Beni en iyi anlayan anama…

Depremi anlattım… 

Depremden sonra yaşananları, öksüz, yetim çorbasız ve çorapsız kalan çocukları, evsiz ve yurtsuz, dahası çadırsız kalan aileleri, çocuklarını kaybeden anneleri ve babaları, kısacası kaybettiğimiz canları, canların yongası malları anlattım…

Sonra…

Anamın mezar taşını okşadım, sonra kulağına eğilip, “sen gittikten sonra, düzenimiz bozuldu be ana” dedim! 

Sonra ayrıldım yanından…

Benim anam dindar bir Erzurum kadını olmakla birlikte, “Nene Hatun” yüreği taşıyan da yiğit bir kadındı…

Peygamber efendimizin yüzünü rüyasında görecek kadar dinine düşkün, abdestsiz yere ayağını basmayan, ağzı dualı bir anneydi…

Babam da güzel adamdı…

Bilenler bilir…

Mevlana Caddesinin en eski esnaflarından birisiydi…

Allah, anama-babama ve tüm geçmişlerimize rahmetini esirgemesin.

xxx 

Çocukluk arkadaşım Rıfat Hastürk’le mezarlık ziyaretinden çıktık, vurduk kendimizi Sedirler caddesine…

Bomboş caddeyi görünce, çocukluğumun bayramlarını hatırladım bir an…

Tabi ki, çocukluğumun Sedirler’ini de…

Bayramdan bayrama gördüğümüz gıcır iskarpinleri, “bir dahaki bayrama da giyerler” düşüncesiyle, sırtımıza geçirilen iki beden büyük gömlekler ile o gömlekleri tamamlayan, ama beli büyük olduğu için, g.tümden düşmesin diye de, çekiştire çekiştire kan ter içinde kaldığım pantolonlarımı hatırladım…

Sedirler caddesi, bizim çocukluğumuzda böyle ıssız, böyle sessiz, böyle öksüz mü olurdu?
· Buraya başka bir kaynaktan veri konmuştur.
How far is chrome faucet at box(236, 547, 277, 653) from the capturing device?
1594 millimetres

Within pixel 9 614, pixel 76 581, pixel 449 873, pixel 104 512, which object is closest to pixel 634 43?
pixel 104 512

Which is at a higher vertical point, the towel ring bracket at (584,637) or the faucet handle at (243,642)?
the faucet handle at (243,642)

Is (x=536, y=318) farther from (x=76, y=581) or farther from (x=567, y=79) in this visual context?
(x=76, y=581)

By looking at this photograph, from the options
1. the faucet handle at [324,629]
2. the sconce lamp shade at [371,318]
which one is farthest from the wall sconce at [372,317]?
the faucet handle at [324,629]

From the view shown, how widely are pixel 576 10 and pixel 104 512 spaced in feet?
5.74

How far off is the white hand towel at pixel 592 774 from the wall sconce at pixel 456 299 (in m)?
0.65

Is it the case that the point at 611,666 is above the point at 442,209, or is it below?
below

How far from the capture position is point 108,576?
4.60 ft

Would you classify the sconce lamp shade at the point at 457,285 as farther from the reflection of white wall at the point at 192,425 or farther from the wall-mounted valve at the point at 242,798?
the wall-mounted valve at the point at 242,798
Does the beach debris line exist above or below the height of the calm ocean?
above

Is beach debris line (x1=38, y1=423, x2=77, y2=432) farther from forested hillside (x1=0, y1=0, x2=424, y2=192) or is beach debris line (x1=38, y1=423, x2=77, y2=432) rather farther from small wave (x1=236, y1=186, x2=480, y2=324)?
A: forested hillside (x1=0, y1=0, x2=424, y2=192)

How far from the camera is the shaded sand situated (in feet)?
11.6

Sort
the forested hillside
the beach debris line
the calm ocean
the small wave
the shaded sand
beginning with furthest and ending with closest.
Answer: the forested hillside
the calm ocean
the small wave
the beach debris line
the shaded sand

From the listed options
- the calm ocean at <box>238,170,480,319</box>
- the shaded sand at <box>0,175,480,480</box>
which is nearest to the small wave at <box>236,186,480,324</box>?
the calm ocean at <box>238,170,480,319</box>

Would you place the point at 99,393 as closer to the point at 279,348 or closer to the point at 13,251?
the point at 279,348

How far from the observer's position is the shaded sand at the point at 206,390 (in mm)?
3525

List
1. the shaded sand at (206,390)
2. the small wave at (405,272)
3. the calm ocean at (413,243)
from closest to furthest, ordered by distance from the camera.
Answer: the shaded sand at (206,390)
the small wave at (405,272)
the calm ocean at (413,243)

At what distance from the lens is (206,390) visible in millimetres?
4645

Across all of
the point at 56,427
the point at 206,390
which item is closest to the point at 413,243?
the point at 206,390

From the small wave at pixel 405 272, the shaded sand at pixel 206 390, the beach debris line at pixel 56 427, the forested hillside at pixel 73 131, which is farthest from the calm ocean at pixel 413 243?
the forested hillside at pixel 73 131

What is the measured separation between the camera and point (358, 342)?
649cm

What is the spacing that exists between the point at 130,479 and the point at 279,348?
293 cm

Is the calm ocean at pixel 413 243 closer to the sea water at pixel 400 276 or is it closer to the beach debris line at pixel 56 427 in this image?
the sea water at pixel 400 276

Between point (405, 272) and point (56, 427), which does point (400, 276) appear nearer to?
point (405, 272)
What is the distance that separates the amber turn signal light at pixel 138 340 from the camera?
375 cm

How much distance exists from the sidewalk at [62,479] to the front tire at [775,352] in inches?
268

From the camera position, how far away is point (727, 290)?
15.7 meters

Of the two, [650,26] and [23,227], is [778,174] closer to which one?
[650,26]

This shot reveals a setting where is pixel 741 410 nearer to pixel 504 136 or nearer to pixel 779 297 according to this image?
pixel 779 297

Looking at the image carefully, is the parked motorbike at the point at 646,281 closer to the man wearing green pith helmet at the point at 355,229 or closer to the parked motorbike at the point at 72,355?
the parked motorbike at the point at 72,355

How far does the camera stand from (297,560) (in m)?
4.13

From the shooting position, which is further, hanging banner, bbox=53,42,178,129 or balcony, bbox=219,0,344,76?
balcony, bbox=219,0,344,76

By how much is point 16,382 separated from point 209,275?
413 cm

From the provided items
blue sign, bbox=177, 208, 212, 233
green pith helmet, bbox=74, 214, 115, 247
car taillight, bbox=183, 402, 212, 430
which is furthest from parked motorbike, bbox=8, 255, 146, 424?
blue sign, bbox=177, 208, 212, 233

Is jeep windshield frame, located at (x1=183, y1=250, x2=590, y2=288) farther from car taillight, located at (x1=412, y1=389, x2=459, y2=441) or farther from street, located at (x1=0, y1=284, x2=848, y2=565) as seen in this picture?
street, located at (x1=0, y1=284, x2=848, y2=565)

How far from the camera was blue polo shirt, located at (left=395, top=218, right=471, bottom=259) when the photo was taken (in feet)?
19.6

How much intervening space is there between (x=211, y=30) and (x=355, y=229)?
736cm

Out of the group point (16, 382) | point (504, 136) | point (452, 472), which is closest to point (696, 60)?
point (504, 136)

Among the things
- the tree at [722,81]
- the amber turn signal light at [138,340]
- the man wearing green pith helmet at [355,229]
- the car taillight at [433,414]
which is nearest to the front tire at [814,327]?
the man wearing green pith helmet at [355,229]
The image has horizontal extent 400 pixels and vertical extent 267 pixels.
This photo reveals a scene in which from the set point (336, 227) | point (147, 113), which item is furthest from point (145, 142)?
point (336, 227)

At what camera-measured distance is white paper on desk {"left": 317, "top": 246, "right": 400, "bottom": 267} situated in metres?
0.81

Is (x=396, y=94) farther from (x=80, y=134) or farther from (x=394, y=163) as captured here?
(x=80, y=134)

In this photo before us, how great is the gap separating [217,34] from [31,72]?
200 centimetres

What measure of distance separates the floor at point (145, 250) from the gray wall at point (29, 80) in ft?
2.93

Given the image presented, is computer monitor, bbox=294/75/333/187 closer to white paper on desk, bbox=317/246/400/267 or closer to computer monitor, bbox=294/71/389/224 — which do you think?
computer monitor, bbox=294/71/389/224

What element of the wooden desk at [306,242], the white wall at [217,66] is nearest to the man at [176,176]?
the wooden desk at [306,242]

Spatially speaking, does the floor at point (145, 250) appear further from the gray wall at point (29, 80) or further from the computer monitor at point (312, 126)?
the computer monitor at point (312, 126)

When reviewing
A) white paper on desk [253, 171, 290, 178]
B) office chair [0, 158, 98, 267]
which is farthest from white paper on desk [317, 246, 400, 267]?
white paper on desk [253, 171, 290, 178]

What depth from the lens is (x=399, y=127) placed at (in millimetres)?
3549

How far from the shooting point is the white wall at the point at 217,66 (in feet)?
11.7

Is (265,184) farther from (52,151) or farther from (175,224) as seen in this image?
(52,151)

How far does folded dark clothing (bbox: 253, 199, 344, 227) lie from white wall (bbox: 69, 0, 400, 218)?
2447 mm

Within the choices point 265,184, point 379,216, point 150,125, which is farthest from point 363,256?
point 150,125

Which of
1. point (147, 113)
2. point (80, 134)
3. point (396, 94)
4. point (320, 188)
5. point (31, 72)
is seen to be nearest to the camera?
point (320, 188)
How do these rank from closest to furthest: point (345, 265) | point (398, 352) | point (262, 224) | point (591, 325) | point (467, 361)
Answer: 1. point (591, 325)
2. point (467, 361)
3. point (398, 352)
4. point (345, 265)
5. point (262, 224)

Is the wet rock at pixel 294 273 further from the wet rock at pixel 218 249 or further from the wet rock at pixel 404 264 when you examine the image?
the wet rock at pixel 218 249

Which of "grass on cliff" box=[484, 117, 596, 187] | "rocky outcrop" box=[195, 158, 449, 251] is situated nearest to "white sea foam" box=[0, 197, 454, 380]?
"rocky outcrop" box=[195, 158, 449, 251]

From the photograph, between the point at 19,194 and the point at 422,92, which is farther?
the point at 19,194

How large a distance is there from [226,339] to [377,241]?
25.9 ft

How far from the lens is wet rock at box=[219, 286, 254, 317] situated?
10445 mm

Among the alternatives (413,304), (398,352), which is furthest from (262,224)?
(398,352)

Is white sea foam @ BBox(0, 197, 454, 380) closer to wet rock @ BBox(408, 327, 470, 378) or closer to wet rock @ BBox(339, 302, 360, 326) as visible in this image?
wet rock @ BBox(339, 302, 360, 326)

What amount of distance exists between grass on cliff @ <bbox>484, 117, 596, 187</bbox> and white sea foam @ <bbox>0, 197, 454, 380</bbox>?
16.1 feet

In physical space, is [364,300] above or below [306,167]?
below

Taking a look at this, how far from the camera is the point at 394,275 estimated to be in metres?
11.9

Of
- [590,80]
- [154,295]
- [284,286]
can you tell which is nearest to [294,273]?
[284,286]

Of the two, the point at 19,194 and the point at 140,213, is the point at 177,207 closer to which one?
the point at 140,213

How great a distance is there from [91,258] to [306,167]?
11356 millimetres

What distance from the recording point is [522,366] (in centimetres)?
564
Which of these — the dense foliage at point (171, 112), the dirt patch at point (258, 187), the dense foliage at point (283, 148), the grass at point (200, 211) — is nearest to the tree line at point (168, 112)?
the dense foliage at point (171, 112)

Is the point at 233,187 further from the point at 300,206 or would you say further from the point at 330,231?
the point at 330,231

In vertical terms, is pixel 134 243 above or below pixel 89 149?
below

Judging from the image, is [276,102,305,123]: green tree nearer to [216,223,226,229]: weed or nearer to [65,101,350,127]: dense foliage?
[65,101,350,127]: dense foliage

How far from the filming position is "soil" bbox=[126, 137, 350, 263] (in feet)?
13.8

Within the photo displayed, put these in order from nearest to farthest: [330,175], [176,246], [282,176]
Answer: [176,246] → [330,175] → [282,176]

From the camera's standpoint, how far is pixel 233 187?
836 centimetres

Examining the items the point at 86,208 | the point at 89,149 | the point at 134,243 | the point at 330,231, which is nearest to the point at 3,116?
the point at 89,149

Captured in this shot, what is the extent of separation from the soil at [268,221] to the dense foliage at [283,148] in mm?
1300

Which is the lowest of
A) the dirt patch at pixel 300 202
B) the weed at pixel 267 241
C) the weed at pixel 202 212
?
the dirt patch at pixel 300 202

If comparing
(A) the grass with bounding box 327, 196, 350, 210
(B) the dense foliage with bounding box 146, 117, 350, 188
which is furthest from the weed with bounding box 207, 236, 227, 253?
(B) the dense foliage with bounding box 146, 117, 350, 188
Bütün çocuklar dışarıda olur, özellikle mantar tabancaları ile yeri göğü inletir, zaman zaman da büyüklerimizden “yeterin ülen, biraz da öteye gidin, orada patlatın” azarlamaları ile karşı karşıya kalırdık…

Ama, umurumuzda olmazdı bu azarlamalar ya da tehditler…

O dönemlerde ulaşım araçları kısıtlı olduğu için, ailelerin misafirliğe ya da bayramlaşmaya gitmeleri tabanvayla olurdu…

Şartlar şimdiki gibi değildi…

Önde baba, bir adım gerisinde anne ve arkada da çocuklar yürüyerek giderlerdi, bayram ziyaretlerine…

65’li 70’li yıllarda her evde televizyon yoktu mesela…

Sadece Marangoz Nalçacı Ali Ağada vardı ve Muhammet Ali’nin maçlarını orada seyrederdik…

Telefonu da ilk o getirmişti mahalleye…

Örneğin, üste açık kırmızı spor arabayı, sanatkarlığı Konya dışına taşmış Oto Boyacısı Hüsnü Çarkçıgil de gördük…

Sedirler de kimse de binek araba yokken, Hüsnü usta spor arabaya biniyordu…

Siyah, briyantinli parlak saçlarını geriye doğru tarayan, bir kolunu arabanın camına koyarak, bir eliyle de direksiyona hükmeden, biraz da insanlara üst perdeden bakan tavrıyla caka satardı Hüsnü Usta.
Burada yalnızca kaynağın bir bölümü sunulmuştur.